Copy each caption line of the items below word for word, leaving out the pictures themselves.

[Start of section]

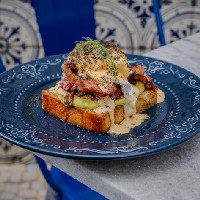 TOSTADA ZULMIRA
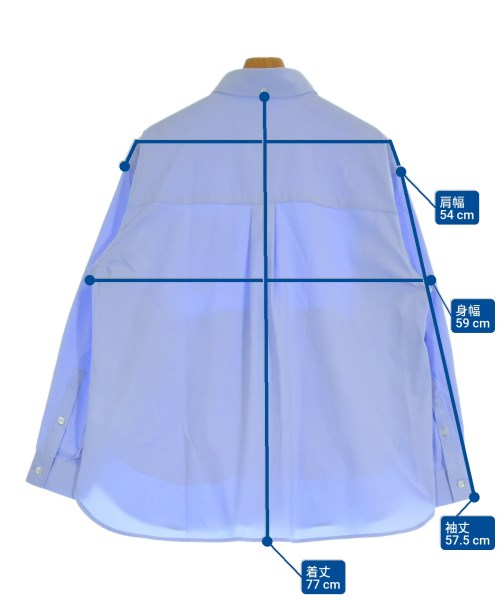 FreshService เสื้อลำลอง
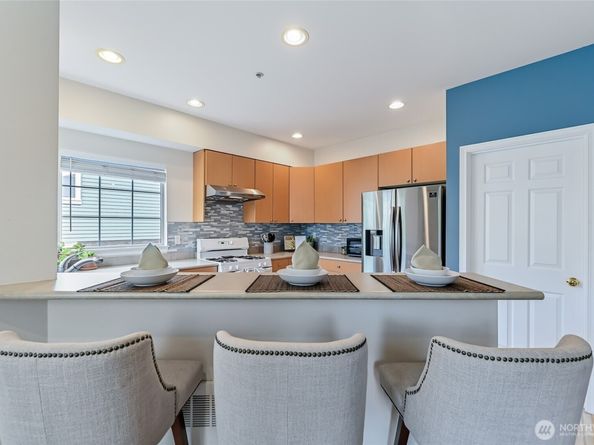 5100 Talbot Place S B, Renton WA 98055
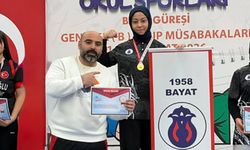 Bu Kızların Bileği Bükülmüyor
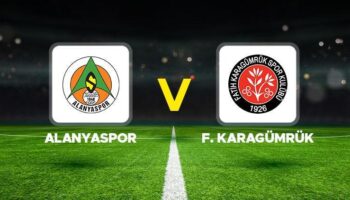 alanyaspor fatih karagumruk maci ne zaman saat kacta hangi kanalda ztk alanyaspor karagumruk YykE31md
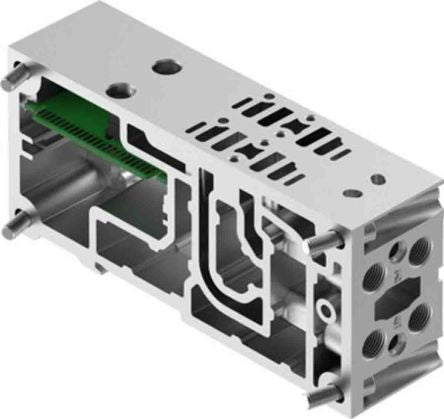 Festo VABV-S4-2HS-G18-2T1 2031322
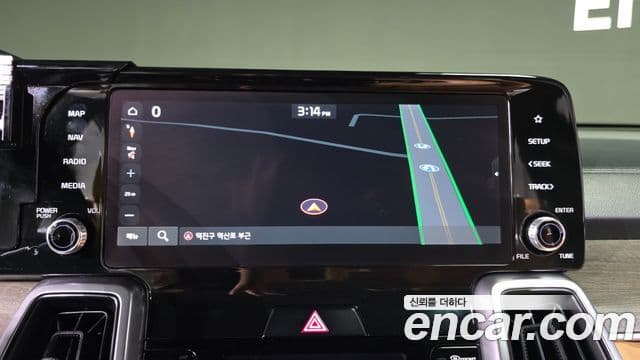 Kia Sorento 2022 — Şəkil 15/31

[End of section]

▸ Expected output
 TOSTADA ZULMIRA
 FreshService เสื้อลำลอง
 5100 Talbot Place S B, Renton WA 98055
 Bu Kızların Bileği Bükülmüyor
 alanyaspor fatih karagumruk maci ne zaman saat kacta hangi kanalda ztk alanyaspor karagumruk YykE31md
 Festo VABV-S4-2HS-G18-2T1 2031322
 Kia Sorento 2022 — Şəkil 15/31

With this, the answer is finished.